↓↓↓

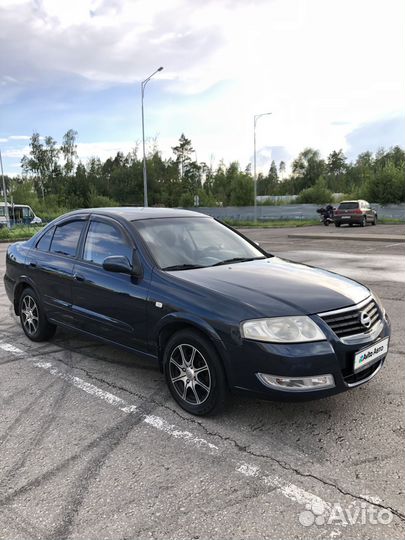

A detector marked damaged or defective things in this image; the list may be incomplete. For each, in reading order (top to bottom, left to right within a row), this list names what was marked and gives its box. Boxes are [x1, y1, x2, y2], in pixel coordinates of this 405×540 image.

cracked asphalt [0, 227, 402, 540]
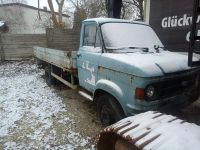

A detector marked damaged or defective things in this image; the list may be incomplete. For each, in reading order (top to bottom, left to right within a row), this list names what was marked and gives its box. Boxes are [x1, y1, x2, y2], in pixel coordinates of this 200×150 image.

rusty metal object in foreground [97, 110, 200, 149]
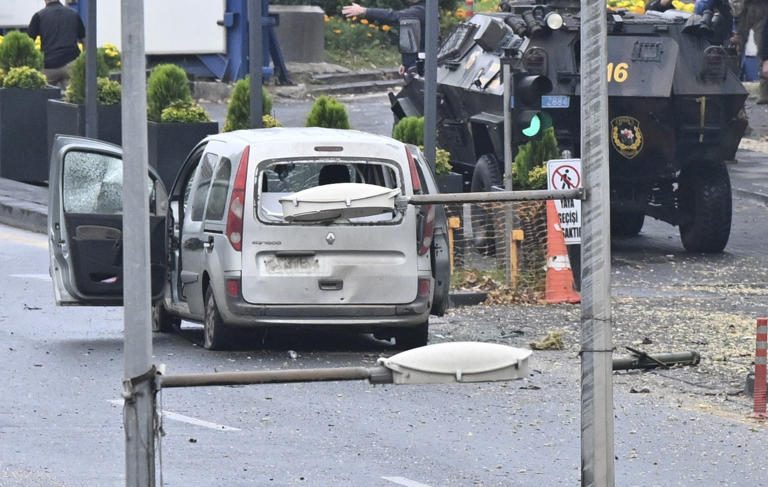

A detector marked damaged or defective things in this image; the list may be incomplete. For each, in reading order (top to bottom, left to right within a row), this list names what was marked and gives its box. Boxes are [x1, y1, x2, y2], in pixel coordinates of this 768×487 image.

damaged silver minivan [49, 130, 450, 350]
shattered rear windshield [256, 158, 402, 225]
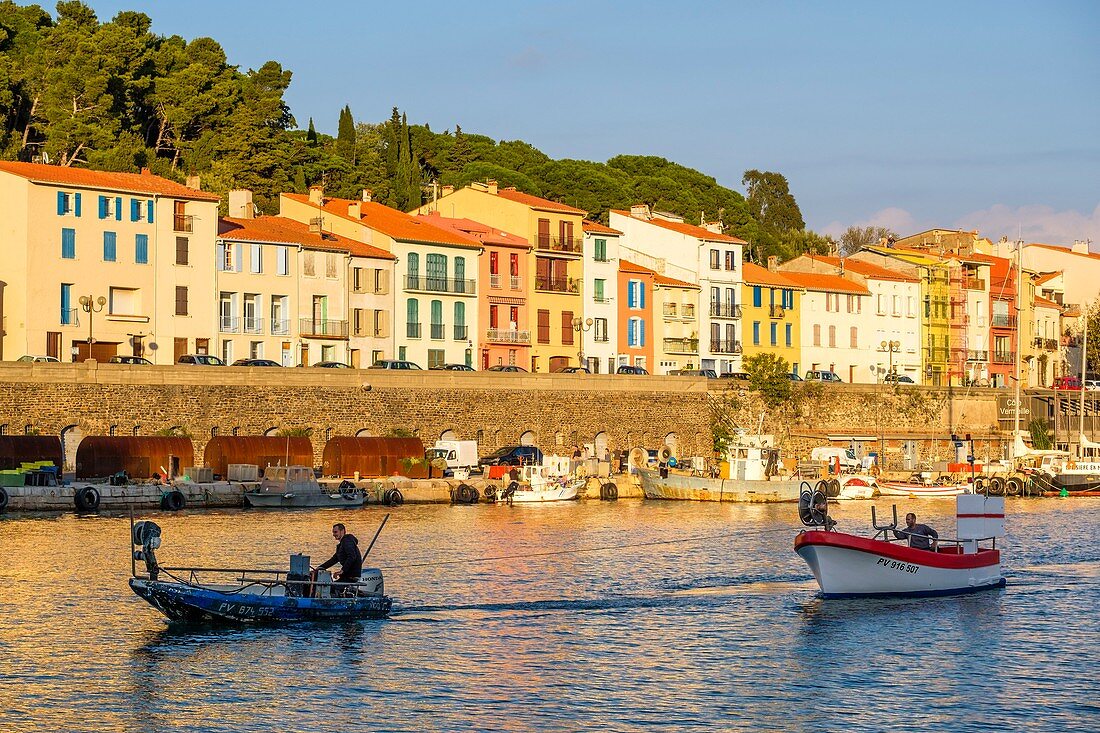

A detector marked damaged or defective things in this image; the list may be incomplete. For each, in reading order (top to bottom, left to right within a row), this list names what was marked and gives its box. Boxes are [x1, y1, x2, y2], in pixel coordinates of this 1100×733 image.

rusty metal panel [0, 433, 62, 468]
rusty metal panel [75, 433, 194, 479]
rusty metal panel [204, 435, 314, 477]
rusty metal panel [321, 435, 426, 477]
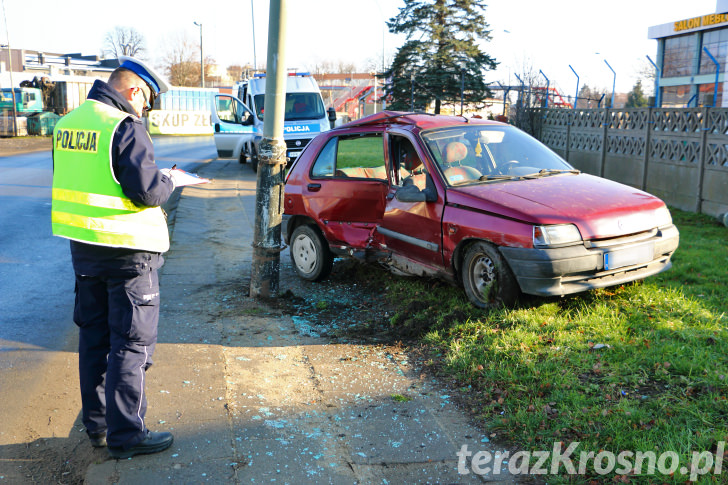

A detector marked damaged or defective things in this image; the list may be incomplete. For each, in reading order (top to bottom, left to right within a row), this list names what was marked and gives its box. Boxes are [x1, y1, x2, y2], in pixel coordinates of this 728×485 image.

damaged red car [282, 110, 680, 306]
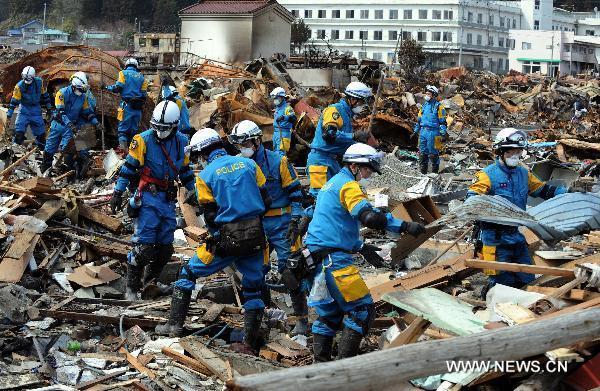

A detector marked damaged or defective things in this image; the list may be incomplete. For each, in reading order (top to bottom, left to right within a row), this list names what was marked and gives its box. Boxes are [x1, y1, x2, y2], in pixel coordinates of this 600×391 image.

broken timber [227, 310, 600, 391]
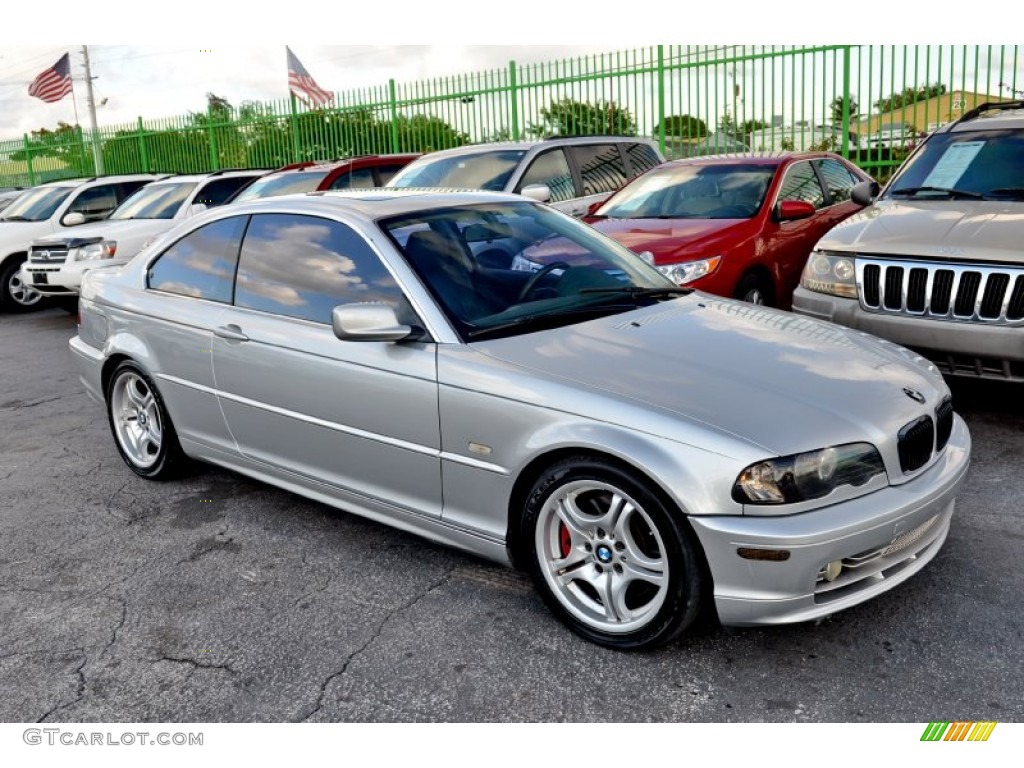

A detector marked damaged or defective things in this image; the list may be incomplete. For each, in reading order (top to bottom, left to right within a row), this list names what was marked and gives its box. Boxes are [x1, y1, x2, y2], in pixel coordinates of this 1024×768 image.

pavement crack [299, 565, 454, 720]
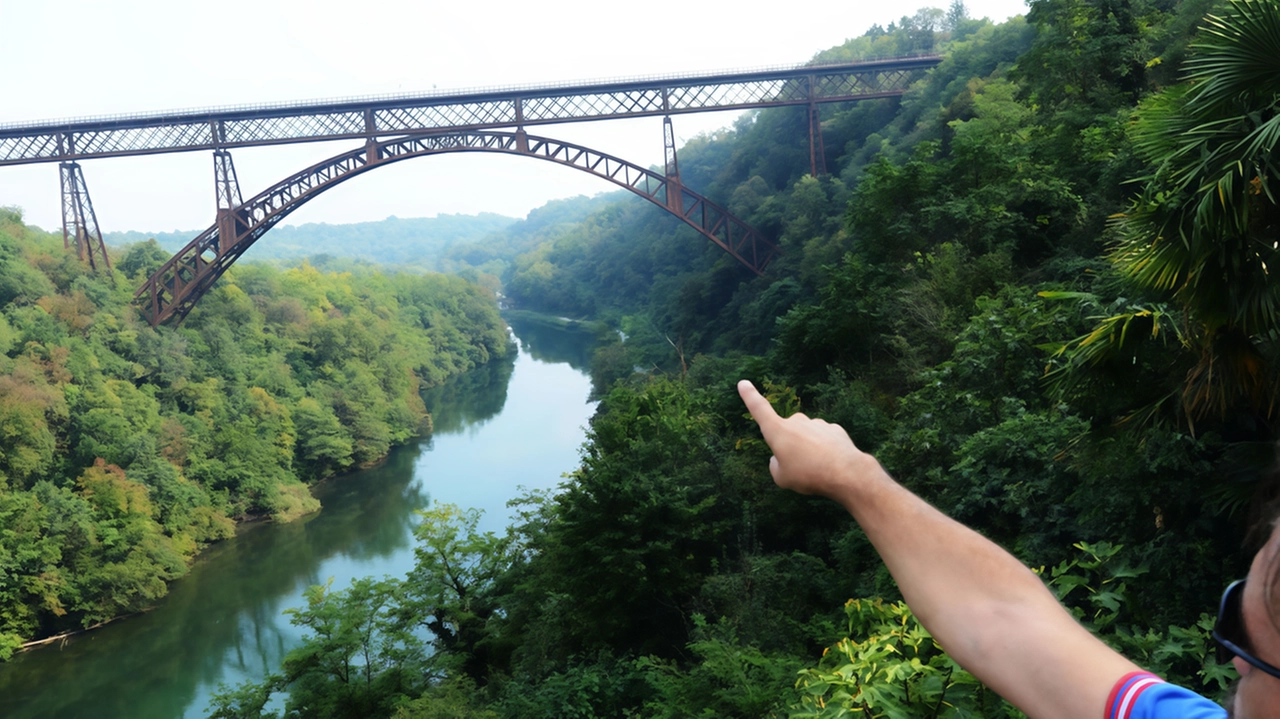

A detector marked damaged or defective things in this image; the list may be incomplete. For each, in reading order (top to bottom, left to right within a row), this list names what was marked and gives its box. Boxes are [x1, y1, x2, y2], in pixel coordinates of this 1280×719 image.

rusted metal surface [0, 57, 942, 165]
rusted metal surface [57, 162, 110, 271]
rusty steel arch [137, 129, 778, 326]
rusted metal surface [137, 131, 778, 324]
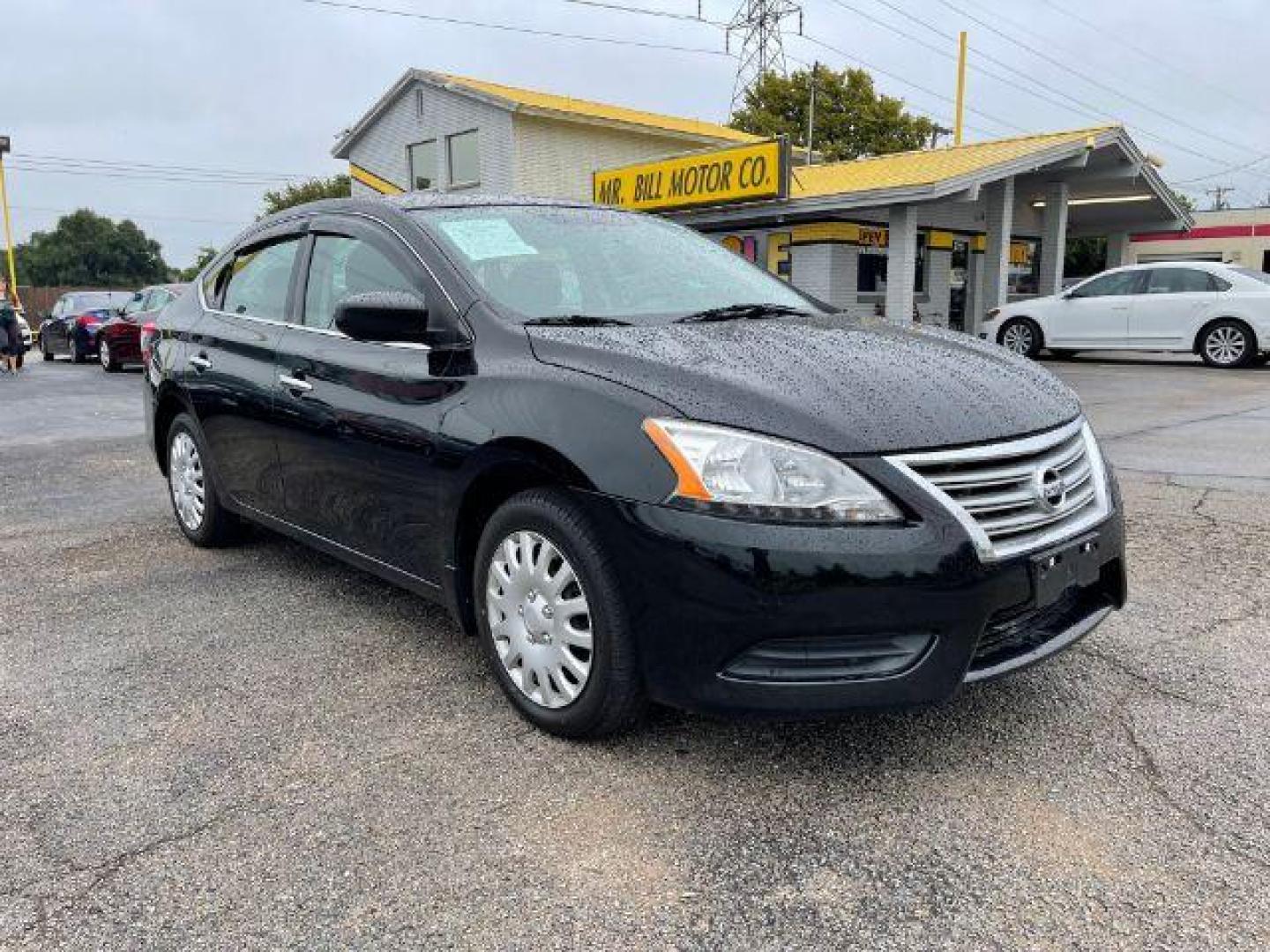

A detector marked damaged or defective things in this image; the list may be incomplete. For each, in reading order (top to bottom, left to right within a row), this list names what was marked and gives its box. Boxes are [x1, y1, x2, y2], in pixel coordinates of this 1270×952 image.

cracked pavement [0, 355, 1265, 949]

↑↑↑

**Exercise requirements:**
Reproduce all of the material above line for line, with no changes, and leave the pictures out of your answer.

**Exercise output:**
A detector marked damaged or defective things in this image; the list may be incomplete. For each, in reading order (top to bottom, left to right within a row), this list names what was marked and gives its box. Boxes are [x1, y1, x2, y2], in pixel coordinates of this 405×540 image.

cracked asphalt [0, 227, 402, 540]

A detector marked damaged or defective things in this image; the list may be incomplete. For each, in reading order (top to bottom, left to right within a row), this list names what was marked and gives its box. Boxes are [x1, y1, x2, y2], in pixel coordinates of this 200×150 image.

rusty metal object in foreground [97, 110, 200, 149]

A detector marked damaged or defective things in this image; the list may be incomplete. For each, in reading order (top to bottom, left to right within a row), this list names what was marked and gives its box. Boxes are [x1, y1, x2, y2], in pixel coordinates of this 768×487 image.

damaged silver minivan [49, 130, 450, 350]
shattered rear windshield [256, 158, 402, 225]

A detector marked damaged or defective things in this image; the list may be incomplete. For each, in reading order (top to bottom, left to right within a row), this list names what was marked and gives its box. Boxes are [x1, y1, x2, y2], in pixel coordinates of this 1100×733 image.

rusty metal panel [0, 433, 62, 468]
rusty metal panel [75, 433, 194, 479]
rusty metal panel [204, 435, 314, 477]
rusty metal panel [321, 435, 426, 477]

A detector marked damaged or defective things in this image; the list may be incomplete. For each, in reading order (top to bottom, left to right within a row), this list names what was marked and gives its box. Boxes are [x1, y1, x2, y2], in pixel coordinates of this 728×485 image.

damaged red car [282, 110, 680, 306]

A detector marked damaged or defective things in this image; the list may be incomplete. For each, in reading order (top to bottom, left to right within a row), this list names what was marked and gives its box. Boxes are [x1, y1, x2, y2], in pixel coordinates of this 600×391 image.

broken timber [227, 310, 600, 391]

A detector marked damaged or defective things in this image; the list may be incomplete. For each, in reading order (top to bottom, left to right within a row), this list names what was marked and gives its box. Boxes are [x1, y1, x2, y2], in pixel coordinates of this 1024×768 image.

pavement crack [299, 565, 454, 720]

A detector marked damaged or defective things in this image; the list may be incomplete. For each, in reading order (top to bottom, left to right within a row), this list names what was marked and gives its box. Boxes are [x1, y1, x2, y2], in pixel coordinates of this 1280×719 image.

rusted metal surface [0, 57, 942, 165]
rusted metal surface [57, 162, 110, 271]
rusty steel arch [137, 129, 778, 326]
rusted metal surface [137, 131, 778, 324]

A detector marked damaged or defective things in this image; the list may be incomplete. For each, in reading order (top to bottom, left to right within a row), this list names what was marked and gives its box. Boxes are [x1, y1, x2, y2], in pixel coordinates of this 1270×952 image.

cracked pavement [0, 355, 1265, 949]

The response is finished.